Despite what many of us would like to think (imagining that we are detached from the consumerist treadmill), money can buy you happiness – at least to a certain extent.
Anneli Knight reports on the ‘Happiness and Its Causes’ Conference that took place in Brisbane recently. Although riches won’t necessarily bring you instant happiness, ‘there is a correlation between wealth and contentment – but probably not in the way that you might think’.
A US anthropologist and psychologist from the Centre of Applied Positive Psychology, Dr Robert Biswas-Diener, says it is easy to get swept up in the notion that money is irrelevant to happiness.
”There is a tendency to romanticise people from materially simple cultures but there is a tradeoff,” he says.
”I think it would be great to be Amish but I’m also a huge fan of laser surgery if I need it. If you have a choice between Zimbabwe and Canada, take Canada.
”It’s not to say everyone in Zimbabwe is miserable but, on average, we know the vast majority of people in Denmark are doing better than virtually everyone in Togo.
”Generally, rich cities are happier. At the group level, money leads to more democracy, more gender equality, higher life expectancy, lower rates of police corruption, more green space and better infrastructure.”
However, national wealth is a different issue to an individual’s relationship with money and that is where it can get complicated.
Biswas-Diener says the issue is not with money itself but with our attitude towards money and the way we spend it.

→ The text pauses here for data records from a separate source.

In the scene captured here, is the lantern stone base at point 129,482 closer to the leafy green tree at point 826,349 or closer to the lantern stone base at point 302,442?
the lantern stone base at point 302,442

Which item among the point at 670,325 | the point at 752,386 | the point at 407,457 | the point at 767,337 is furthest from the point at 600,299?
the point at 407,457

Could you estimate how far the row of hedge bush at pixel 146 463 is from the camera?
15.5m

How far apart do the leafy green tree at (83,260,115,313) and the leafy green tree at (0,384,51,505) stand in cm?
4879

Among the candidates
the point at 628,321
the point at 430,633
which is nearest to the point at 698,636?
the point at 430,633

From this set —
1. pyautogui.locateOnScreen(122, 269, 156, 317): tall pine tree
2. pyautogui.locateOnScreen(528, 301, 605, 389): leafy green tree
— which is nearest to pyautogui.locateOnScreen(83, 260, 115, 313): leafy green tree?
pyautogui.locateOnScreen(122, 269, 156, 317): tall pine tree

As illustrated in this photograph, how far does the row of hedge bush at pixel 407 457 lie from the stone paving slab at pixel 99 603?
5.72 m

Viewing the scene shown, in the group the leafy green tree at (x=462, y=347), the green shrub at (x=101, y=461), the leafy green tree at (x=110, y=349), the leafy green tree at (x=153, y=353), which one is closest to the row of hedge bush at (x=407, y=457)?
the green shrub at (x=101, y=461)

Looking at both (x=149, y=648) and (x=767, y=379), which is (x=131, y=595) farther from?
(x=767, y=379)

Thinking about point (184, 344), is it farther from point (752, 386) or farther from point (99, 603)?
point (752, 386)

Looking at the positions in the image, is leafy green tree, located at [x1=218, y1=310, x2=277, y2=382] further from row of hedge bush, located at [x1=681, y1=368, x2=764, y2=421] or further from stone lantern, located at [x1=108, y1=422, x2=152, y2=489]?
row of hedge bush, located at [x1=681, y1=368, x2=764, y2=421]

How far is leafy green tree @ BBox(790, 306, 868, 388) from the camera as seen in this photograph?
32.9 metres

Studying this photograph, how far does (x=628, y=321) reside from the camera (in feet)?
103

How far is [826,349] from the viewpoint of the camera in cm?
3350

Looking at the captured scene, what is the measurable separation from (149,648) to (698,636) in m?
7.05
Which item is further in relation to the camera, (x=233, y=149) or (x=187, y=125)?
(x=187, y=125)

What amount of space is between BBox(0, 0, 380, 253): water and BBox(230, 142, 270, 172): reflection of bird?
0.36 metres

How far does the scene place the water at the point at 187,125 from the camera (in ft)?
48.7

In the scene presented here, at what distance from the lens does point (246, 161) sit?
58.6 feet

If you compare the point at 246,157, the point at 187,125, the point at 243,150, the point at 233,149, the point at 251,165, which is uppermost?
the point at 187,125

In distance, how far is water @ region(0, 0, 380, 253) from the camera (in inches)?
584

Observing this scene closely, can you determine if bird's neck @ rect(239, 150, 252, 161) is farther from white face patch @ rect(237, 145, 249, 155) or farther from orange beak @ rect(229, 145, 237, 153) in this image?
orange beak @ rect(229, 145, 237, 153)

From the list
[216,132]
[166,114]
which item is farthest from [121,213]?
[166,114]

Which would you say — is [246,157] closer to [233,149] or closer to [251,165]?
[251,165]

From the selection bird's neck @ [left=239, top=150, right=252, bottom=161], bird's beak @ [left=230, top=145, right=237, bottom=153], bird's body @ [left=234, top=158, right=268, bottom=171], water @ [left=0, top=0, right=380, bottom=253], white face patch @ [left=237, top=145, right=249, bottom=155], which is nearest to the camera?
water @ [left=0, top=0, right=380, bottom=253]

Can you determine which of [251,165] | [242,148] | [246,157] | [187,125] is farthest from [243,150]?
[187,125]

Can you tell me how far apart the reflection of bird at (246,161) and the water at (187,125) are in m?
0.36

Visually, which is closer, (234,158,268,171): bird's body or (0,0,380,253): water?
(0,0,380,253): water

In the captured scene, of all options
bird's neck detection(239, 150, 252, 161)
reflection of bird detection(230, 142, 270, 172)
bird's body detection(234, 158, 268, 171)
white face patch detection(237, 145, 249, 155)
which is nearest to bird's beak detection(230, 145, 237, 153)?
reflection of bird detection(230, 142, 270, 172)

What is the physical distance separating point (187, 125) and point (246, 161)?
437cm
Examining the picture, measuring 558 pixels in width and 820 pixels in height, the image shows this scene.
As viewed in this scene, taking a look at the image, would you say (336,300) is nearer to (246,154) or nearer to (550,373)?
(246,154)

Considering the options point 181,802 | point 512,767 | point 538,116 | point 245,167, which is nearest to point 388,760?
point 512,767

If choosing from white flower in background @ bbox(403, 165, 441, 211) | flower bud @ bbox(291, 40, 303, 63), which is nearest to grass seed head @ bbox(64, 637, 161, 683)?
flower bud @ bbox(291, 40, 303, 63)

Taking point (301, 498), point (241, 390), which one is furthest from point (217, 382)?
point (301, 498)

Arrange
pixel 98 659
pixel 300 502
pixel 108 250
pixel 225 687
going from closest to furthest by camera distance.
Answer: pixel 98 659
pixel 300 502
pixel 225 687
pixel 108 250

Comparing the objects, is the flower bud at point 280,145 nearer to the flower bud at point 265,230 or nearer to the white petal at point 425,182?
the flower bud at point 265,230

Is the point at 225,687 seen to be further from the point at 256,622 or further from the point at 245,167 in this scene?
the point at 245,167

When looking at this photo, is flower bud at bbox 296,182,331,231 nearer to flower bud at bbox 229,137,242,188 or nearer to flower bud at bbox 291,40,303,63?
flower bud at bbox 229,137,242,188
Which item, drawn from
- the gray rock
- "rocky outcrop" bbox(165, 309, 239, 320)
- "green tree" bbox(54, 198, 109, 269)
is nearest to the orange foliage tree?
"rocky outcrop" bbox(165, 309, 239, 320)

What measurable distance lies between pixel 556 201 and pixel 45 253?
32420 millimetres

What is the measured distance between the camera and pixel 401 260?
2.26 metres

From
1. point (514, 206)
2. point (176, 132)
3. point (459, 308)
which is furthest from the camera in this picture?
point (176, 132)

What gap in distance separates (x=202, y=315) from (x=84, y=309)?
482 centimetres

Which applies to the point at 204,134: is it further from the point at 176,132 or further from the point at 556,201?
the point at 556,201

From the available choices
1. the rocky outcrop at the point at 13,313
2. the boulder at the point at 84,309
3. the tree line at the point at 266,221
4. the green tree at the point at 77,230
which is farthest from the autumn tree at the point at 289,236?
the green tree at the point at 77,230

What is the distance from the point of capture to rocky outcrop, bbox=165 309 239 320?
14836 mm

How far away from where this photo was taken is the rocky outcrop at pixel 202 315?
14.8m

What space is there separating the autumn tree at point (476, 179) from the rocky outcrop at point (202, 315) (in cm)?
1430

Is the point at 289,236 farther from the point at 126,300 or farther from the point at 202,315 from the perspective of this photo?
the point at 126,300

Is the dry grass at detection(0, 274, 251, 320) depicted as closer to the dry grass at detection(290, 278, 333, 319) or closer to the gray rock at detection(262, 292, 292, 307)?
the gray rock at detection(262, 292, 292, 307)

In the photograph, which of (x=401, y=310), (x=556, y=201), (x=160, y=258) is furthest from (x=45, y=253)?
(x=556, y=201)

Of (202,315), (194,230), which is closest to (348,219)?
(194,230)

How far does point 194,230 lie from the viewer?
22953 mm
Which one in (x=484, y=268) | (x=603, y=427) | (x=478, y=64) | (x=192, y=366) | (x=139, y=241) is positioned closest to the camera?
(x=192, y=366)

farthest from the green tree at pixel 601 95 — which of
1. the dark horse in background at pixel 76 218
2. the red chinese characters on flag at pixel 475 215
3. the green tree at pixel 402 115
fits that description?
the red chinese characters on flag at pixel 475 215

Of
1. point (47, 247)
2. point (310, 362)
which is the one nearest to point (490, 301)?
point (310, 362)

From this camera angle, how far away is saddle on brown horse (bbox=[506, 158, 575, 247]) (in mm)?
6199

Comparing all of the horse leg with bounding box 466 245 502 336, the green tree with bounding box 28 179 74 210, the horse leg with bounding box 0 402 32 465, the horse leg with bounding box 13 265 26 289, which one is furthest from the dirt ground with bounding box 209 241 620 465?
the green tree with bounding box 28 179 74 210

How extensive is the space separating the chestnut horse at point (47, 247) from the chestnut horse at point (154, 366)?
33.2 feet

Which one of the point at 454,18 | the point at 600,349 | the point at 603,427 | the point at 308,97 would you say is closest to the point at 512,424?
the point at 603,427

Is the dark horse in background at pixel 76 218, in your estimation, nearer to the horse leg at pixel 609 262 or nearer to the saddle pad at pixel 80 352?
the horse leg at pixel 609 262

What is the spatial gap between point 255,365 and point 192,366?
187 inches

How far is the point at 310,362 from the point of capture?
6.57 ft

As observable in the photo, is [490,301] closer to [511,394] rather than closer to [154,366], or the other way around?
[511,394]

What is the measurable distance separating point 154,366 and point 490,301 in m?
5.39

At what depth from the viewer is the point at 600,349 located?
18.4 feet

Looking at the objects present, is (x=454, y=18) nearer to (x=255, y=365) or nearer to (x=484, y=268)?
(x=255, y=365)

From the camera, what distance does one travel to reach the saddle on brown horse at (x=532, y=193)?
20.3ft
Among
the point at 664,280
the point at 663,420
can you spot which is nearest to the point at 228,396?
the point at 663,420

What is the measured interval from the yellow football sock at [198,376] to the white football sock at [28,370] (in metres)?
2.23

”It’s a story people want to hear, they want to downplay the importance of money because it sounds materialistic,” he says. ”But money does buy a bit of happiness; money is important to happiness. Money is a catch-all for all the things that money buys.
”That is the caveat: desiring the things money buys is toxic to happiness. Having money is not toxic but wanting money is toxic.”
Biswas-Diener says people who say money doesn’t buy happiness might be spending their money on the wrong things and research has shown that spending money on experiences or using money for philanthropic causes brings more happiness than spending money on consumer items.
”Sometimes critics assume money will only be spent on status items like iPhones and laptops,” he says. ”I hope to make more in the future not because I want a speed boat or a Rolex but because I know my kids are going to college soon, I want to be able to take my grandkids on vacation and I want to fund a charity in Kolkata.”
Biswas-Diener says the ”money doesn’t buy you happiness” story is not exactly true and that the relationship of money to happiness is curvilinear and one that is based on the economic theory of diminishing marginal returns.
”But where does the slope really quit paying you happiness dividends?” he says. ”It’s something kind of low – it’s not $1 million. That’s not to say there is no more gain at all, it is just a levelling off. If someone makes $80,000 they will be happier than someone who makes $60,000. It’s not a huge jump in happiness, it’s incremental.”
I think these psychological and sociological insights fit with a Christian theological view: that we shouldn’t romanticise poverty (even if voluntary poverty can have an important place in the lives of those seeking to build the Kingdom); that the goods of creation are a blessing; and that common sense and social justice require us to seek these blessings for ourselves, for our loved ones, and for all those in need.
Two of the principles of Catholic social teaching are the right to private property, and the universal destination of goods. Meaning, more or less, that it is good for us to have things and even better for us to share things. It doesn’t mean that we will be unable to find happiness without material possessions; it simply means that a normal part of ordinary happiness and well-being will lie in the acquisition and use of the good things of creation – including money.